Your goal: Put the lines from the one containing "In this picture, does" through the one containing "Answer: (A) the circular window at (480,593)", inclusive, into a Markdown table with the columns Row and Line, one line per row and blank lines omitted.
────
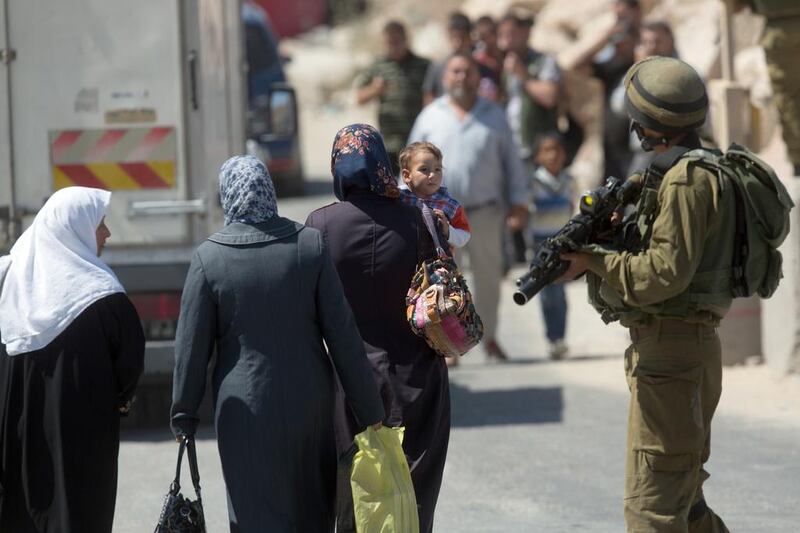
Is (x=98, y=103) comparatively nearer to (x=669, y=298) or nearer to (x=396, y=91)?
(x=669, y=298)

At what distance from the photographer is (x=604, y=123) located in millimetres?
13938

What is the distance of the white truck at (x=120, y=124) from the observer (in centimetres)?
852

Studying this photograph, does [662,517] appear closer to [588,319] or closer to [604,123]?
[588,319]

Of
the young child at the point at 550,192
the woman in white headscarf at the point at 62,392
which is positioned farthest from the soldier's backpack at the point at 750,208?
the young child at the point at 550,192

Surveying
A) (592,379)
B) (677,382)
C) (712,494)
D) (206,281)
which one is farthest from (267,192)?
(592,379)

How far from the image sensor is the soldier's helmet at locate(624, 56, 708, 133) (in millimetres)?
5281

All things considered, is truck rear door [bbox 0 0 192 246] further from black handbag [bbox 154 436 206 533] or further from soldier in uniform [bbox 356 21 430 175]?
soldier in uniform [bbox 356 21 430 175]

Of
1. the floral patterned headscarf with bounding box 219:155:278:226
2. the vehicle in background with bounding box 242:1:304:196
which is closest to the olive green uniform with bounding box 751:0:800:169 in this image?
the floral patterned headscarf with bounding box 219:155:278:226

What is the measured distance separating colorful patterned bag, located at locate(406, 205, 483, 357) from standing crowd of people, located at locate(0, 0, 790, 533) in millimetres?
72

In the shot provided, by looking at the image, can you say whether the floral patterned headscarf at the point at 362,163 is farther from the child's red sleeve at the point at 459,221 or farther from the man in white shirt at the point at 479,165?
the man in white shirt at the point at 479,165

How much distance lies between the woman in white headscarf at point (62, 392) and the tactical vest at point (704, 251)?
5.41 feet

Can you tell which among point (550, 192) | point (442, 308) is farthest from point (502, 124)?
point (442, 308)

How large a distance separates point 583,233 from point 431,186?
101cm

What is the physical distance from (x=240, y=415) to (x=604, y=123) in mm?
9278
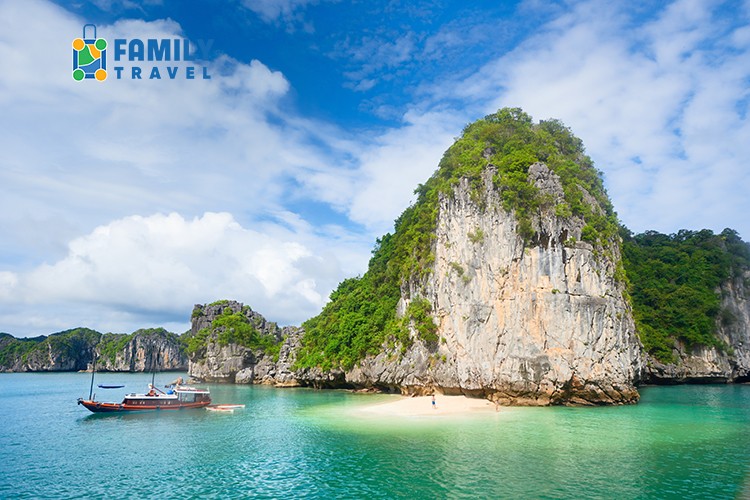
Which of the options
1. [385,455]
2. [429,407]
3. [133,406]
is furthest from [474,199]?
[133,406]

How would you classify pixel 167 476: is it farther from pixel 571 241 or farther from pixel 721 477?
pixel 571 241

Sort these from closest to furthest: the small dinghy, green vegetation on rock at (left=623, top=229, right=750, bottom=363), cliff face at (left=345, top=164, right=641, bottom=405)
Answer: cliff face at (left=345, top=164, right=641, bottom=405) → the small dinghy → green vegetation on rock at (left=623, top=229, right=750, bottom=363)

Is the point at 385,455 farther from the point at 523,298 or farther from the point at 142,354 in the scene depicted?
the point at 142,354

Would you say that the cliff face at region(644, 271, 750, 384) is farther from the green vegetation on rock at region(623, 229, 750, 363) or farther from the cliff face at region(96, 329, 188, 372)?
the cliff face at region(96, 329, 188, 372)

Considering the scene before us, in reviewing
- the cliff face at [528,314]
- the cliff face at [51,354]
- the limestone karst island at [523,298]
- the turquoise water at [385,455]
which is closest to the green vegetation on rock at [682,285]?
the limestone karst island at [523,298]

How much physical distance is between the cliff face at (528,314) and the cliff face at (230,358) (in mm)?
31051

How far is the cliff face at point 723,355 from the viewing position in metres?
57.3

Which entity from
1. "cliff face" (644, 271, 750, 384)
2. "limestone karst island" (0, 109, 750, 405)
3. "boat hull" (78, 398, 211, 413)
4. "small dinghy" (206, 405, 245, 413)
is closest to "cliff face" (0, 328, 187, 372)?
"limestone karst island" (0, 109, 750, 405)

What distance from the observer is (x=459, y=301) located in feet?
126

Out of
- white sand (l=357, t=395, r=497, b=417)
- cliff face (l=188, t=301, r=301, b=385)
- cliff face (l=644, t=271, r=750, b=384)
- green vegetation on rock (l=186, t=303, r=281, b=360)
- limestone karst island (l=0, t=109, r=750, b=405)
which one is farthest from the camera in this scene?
green vegetation on rock (l=186, t=303, r=281, b=360)

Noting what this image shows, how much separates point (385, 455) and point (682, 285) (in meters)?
58.9

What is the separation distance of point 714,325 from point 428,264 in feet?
143

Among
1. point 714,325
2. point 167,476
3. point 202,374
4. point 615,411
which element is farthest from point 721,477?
point 202,374

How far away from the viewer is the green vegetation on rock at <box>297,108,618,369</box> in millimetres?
37875
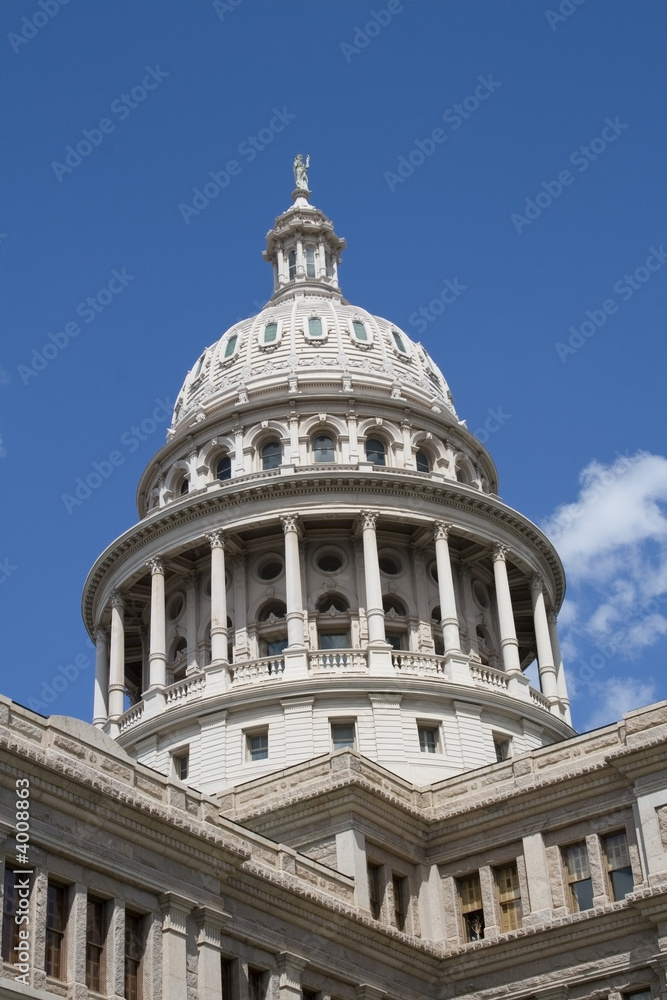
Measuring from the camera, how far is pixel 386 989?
150ft

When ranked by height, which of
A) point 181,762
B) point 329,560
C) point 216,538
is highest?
point 216,538

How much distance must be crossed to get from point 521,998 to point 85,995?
16.7 m

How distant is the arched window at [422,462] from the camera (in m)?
78.6

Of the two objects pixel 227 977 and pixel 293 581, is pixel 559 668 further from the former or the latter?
pixel 227 977

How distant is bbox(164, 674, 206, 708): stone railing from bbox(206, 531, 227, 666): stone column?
113cm

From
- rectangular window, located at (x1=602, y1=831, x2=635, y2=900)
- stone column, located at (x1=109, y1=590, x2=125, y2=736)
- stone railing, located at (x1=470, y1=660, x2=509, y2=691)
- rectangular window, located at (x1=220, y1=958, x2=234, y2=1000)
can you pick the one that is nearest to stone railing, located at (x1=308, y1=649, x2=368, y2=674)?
stone railing, located at (x1=470, y1=660, x2=509, y2=691)

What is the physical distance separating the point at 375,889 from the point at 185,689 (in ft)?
72.7

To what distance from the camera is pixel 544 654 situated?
241 feet

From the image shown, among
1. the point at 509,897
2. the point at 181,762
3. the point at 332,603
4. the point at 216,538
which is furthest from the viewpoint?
the point at 332,603

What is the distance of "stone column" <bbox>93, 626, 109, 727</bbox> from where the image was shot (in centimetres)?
7331

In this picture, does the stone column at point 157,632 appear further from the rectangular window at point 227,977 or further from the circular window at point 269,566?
the rectangular window at point 227,977

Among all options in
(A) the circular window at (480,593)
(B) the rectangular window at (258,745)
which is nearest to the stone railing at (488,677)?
Answer: (A) the circular window at (480,593)

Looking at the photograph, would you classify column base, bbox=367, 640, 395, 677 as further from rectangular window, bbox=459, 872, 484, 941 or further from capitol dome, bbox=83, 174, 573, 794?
rectangular window, bbox=459, 872, 484, 941

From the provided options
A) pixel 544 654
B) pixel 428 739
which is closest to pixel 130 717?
pixel 428 739
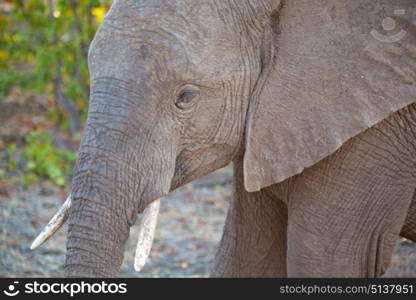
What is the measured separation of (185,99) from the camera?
3582 mm

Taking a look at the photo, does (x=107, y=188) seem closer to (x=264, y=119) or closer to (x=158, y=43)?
(x=158, y=43)

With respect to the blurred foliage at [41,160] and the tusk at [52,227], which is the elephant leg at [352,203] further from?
the blurred foliage at [41,160]

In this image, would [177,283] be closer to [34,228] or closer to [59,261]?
[59,261]

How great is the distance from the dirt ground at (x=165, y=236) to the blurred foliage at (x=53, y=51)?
2.88 feet

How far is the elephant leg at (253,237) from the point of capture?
4.43m

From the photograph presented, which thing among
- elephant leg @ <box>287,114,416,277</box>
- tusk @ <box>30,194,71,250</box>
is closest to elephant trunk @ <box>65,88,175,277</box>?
tusk @ <box>30,194,71,250</box>

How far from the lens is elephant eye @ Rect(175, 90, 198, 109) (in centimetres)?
358

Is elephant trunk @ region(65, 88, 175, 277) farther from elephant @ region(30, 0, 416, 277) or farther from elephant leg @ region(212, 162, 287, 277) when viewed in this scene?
elephant leg @ region(212, 162, 287, 277)

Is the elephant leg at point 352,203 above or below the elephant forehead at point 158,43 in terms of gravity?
below

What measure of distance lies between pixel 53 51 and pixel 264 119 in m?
5.12

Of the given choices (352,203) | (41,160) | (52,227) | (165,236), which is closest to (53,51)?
(41,160)

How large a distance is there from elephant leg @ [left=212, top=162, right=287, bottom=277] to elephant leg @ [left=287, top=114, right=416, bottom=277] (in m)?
0.50

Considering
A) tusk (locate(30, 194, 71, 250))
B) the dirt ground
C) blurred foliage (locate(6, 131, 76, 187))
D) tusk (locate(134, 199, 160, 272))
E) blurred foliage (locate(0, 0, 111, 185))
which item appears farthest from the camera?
blurred foliage (locate(0, 0, 111, 185))

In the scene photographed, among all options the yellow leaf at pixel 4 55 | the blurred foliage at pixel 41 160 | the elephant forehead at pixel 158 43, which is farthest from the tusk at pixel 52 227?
the yellow leaf at pixel 4 55
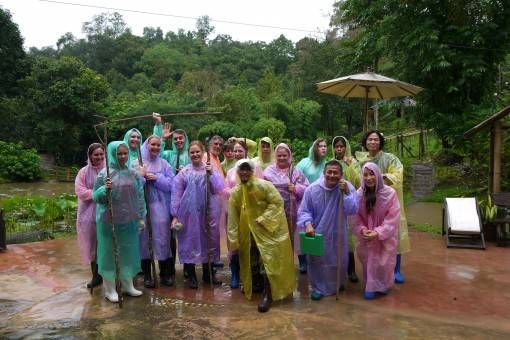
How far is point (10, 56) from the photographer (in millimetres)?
28531

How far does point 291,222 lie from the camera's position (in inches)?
216

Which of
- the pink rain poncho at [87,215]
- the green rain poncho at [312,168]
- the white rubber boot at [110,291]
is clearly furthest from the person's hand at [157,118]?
the white rubber boot at [110,291]

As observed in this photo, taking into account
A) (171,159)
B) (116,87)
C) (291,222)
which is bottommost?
(291,222)

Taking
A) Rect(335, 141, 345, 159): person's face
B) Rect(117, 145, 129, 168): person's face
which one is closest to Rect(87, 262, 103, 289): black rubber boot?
Rect(117, 145, 129, 168): person's face

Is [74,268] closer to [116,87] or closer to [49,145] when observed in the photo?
[49,145]

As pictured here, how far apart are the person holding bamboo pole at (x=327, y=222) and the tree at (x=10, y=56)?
2788 centimetres

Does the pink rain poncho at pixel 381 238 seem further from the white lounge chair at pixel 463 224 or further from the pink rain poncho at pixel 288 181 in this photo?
the white lounge chair at pixel 463 224

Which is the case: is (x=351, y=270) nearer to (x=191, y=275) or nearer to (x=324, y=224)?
(x=324, y=224)

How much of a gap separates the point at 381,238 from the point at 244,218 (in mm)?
1387

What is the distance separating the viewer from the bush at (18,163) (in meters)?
24.5

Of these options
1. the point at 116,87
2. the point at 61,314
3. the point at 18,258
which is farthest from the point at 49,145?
the point at 61,314

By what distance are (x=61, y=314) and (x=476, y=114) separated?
10109 millimetres

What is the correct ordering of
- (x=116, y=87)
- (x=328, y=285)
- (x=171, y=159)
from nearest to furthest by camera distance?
(x=328, y=285), (x=171, y=159), (x=116, y=87)

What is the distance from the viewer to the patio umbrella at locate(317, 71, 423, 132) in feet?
20.1
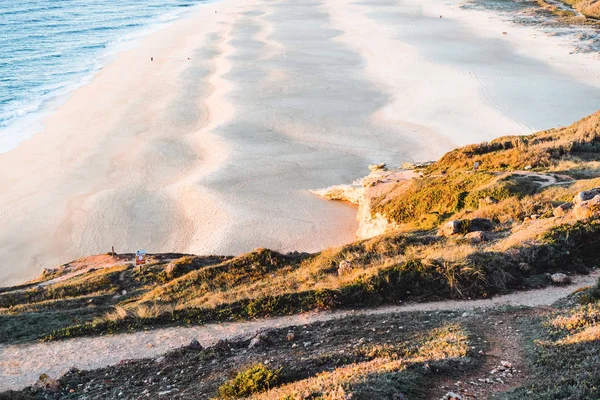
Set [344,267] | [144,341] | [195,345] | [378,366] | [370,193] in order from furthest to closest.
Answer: [370,193] < [344,267] < [144,341] < [195,345] < [378,366]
────
In response:
| Row | Line |
|---|---|
| 1 | In this picture, does the stone column at point 157,632 appear further from the rectangular window at point 227,977 or further from the circular window at point 269,566? |
| 2 | the rectangular window at point 227,977 |
| 3 | Among all options in |
| 4 | (A) the circular window at (480,593) |
| 5 | (B) the rectangular window at (258,745) |
| 6 | which is nearest to the stone railing at (488,677)? |
| 7 | Answer: (A) the circular window at (480,593) |